Problem requirements:
From the text on coated magnesium alloys below, print the passage that begins at the words "The use of bioresorbable" and ends after the words "exert detrimental effects.".

Page text:
The use of bioresorbable materials made of magnesium alloys has increased considerably over the past few years due to their mechanical, antibacterial, and osseointegrative properties. However, there are some issues associated with the use of these alloys, which can be subjected to extensive and rapid corrosion phenomena. The biological environment is aggressive and contains chlorides, thus causing extensive corrosion phenomena and rapid dissolution of the metal without complete tissue healing. Corrosion products such as hydroxides and hydrogen bubbles can, in addition, accumulate in biological tissues and exert detrimental effects.

This study investigates the effect of composite coatings consisting of geopolymer and chitosan on the corrosion behaviour of AZ31 alloy substrates. Given its microporous nature, the coating does not exert a complete barrier effect (which would block corrosive phenomena and thus bioresorption) but attempts to modulate the corrosion rate.

The coatings were produced by mean of dip-coating deposition and were studied morphologically and chemically using SEM/EDXS measurements. Samples were immersed in saline solution, phosphate buffered saline solution (PBS) and Hanks' Balanced Salt Solution (HBSS), respectively, to simulate the biological environment.

Hydrogen evolution measurements were initially carried out at different time steps to assess corrosion behaviours. Subsequently, potentiodynamic polarization and electrochemical impedance spectroscopy (EIS) measurements were also performed to study the effect exerted by the coating.

Entries provided:
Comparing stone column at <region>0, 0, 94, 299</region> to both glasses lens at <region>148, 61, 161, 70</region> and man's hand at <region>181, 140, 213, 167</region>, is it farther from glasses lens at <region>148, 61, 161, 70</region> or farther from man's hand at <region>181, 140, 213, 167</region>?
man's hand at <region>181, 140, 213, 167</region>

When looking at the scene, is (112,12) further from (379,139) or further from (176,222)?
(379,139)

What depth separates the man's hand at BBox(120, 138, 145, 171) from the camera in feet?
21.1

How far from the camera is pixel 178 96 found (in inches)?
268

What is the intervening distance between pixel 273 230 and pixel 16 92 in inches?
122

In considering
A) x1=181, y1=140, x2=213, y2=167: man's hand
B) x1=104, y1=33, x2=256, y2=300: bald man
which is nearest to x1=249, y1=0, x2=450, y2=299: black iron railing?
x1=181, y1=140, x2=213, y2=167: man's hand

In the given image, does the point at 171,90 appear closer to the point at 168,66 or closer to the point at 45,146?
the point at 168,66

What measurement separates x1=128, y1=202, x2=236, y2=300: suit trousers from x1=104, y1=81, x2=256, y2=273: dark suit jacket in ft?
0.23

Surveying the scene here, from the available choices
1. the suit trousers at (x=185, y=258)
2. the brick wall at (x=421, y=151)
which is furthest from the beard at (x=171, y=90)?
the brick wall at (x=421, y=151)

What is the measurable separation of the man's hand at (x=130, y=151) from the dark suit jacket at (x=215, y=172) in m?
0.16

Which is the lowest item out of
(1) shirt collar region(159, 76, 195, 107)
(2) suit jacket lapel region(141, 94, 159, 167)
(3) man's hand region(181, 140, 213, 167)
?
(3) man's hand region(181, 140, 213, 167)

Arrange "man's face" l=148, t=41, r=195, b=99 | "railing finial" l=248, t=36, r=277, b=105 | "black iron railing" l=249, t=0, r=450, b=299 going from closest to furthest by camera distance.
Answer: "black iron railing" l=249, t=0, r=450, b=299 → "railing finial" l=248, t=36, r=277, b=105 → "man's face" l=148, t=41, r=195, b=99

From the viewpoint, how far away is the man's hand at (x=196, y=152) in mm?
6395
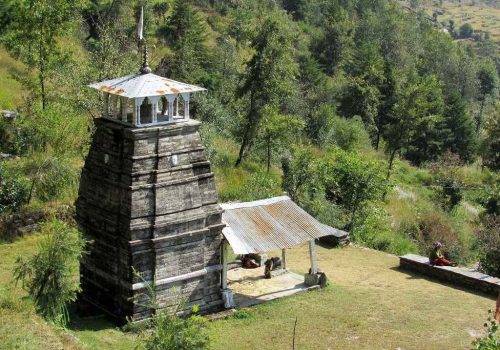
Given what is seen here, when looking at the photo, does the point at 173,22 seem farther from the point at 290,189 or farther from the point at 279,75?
the point at 290,189

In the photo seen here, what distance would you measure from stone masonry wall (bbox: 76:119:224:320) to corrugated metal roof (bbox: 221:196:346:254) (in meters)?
0.79

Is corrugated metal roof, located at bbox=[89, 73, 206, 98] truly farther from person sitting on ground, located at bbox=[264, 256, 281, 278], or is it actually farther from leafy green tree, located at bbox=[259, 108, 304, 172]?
leafy green tree, located at bbox=[259, 108, 304, 172]

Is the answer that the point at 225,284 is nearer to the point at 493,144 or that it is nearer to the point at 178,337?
the point at 178,337

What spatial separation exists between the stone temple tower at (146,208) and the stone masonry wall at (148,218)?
0.09 feet

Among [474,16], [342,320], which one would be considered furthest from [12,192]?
[474,16]

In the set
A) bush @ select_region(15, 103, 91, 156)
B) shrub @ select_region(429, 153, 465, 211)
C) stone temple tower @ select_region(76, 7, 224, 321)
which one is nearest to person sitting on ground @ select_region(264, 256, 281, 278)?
stone temple tower @ select_region(76, 7, 224, 321)

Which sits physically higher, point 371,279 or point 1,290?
point 1,290

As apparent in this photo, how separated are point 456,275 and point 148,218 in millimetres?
10999

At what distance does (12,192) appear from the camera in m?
25.7

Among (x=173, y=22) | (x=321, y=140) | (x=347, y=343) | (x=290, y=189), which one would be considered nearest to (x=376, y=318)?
(x=347, y=343)

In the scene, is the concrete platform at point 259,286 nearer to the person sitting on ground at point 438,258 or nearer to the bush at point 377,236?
the person sitting on ground at point 438,258

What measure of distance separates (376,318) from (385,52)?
6055cm

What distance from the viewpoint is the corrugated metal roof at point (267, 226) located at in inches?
750

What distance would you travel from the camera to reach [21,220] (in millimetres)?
25125
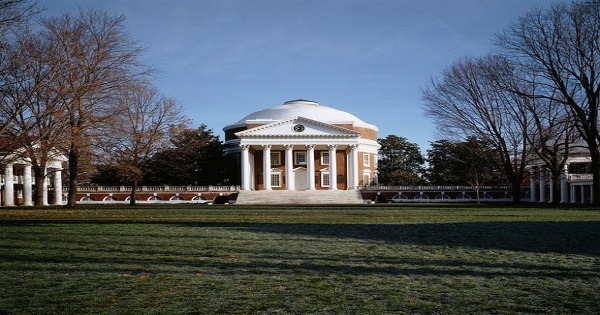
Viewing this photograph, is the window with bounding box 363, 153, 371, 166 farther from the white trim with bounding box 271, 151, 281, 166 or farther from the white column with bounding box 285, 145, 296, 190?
the white column with bounding box 285, 145, 296, 190

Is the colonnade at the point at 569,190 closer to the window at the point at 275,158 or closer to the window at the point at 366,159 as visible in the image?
the window at the point at 366,159

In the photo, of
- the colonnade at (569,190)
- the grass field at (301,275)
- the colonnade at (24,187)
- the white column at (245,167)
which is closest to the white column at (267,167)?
the white column at (245,167)

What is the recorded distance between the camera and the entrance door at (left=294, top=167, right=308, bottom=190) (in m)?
77.2

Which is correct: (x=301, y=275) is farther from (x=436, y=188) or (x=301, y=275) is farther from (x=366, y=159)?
(x=366, y=159)

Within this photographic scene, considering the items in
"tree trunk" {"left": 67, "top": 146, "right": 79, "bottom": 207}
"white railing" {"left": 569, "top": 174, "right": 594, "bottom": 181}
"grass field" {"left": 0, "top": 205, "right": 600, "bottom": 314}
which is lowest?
"grass field" {"left": 0, "top": 205, "right": 600, "bottom": 314}

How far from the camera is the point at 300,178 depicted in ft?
254

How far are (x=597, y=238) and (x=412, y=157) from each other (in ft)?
257

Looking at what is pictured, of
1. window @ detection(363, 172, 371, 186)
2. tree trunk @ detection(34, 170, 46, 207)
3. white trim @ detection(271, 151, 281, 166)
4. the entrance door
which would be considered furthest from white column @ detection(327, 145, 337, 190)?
tree trunk @ detection(34, 170, 46, 207)

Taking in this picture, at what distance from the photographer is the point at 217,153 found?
76.2 meters

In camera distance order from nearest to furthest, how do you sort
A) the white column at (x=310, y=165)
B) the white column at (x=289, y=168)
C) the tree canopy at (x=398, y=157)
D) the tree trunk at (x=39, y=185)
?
1. the tree trunk at (x=39, y=185)
2. the white column at (x=310, y=165)
3. the white column at (x=289, y=168)
4. the tree canopy at (x=398, y=157)

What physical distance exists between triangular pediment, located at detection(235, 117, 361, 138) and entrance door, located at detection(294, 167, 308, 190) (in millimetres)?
6990

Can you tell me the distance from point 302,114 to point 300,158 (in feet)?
25.4

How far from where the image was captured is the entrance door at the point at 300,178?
253 feet

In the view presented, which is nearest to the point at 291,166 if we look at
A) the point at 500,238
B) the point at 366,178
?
the point at 366,178
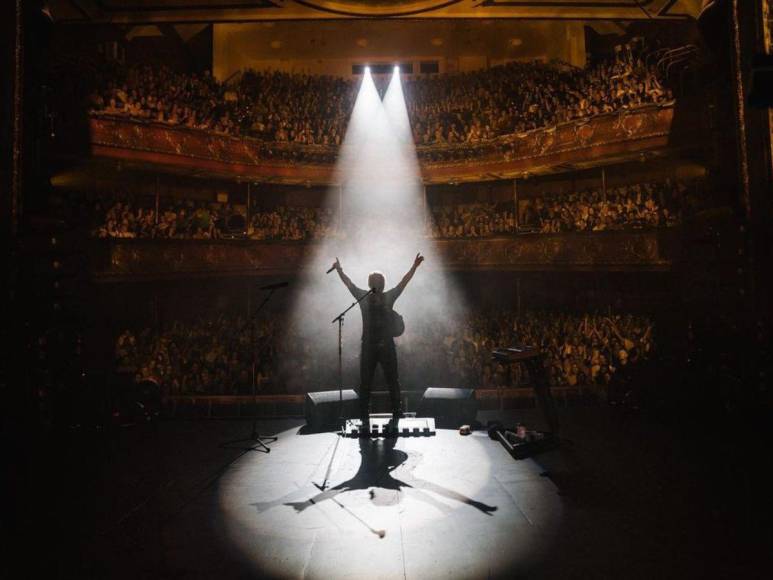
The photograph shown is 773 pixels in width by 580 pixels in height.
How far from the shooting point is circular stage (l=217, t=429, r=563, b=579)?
361 centimetres

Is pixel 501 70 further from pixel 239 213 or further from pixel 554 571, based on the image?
pixel 554 571

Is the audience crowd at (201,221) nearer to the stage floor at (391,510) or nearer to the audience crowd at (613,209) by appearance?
the audience crowd at (613,209)

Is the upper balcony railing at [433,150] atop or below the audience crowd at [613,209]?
atop

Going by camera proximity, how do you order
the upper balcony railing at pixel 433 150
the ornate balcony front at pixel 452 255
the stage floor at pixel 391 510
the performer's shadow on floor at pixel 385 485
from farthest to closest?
the upper balcony railing at pixel 433 150
the ornate balcony front at pixel 452 255
the performer's shadow on floor at pixel 385 485
the stage floor at pixel 391 510

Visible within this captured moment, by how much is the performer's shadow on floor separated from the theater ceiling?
1033cm

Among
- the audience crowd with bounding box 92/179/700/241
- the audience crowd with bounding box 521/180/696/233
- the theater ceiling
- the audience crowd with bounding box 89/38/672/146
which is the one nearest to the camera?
the theater ceiling

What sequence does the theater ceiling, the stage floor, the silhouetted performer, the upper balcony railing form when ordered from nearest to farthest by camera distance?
the stage floor, the silhouetted performer, the theater ceiling, the upper balcony railing

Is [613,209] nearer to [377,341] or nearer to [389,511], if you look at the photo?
[377,341]

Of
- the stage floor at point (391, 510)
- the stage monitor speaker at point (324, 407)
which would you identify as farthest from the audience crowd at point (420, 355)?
the stage floor at point (391, 510)

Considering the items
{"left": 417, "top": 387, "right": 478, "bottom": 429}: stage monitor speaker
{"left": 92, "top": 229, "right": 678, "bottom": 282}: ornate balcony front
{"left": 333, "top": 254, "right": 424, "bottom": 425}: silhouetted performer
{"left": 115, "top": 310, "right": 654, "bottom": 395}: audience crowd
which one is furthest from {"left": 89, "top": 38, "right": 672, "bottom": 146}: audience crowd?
{"left": 417, "top": 387, "right": 478, "bottom": 429}: stage monitor speaker

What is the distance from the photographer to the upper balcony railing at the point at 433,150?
11797 mm

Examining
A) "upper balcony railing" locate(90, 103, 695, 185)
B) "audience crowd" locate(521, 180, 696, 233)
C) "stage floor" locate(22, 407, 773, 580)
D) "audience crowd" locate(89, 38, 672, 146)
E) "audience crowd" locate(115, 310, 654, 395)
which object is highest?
"audience crowd" locate(89, 38, 672, 146)

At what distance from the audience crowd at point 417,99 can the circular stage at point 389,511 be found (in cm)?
1046

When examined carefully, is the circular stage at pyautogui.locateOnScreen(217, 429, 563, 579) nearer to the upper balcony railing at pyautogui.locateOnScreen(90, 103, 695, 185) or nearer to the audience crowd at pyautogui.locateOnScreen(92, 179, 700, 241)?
the audience crowd at pyautogui.locateOnScreen(92, 179, 700, 241)
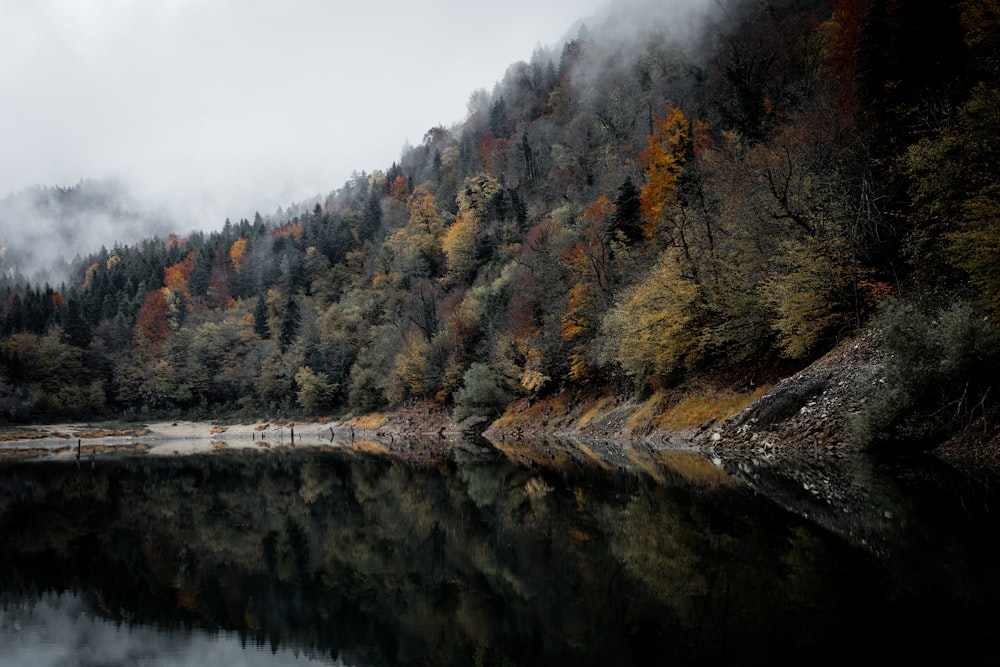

Answer for the task:
The use of bioresorbable materials made of magnesium alloys has increased considerably over the past few years due to their mechanical, antibacterial, and osseointegrative properties. However, there are some issues associated with the use of these alloys, which can be subjected to extensive and rapid corrosion phenomena. The biological environment is aggressive and contains chlorides, thus causing extensive corrosion phenomena and rapid dissolution of the metal without complete tissue healing. Corrosion products such as hydroxides and hydrogen bubbles can, in addition, accumulate in biological tissues and exert detrimental effects.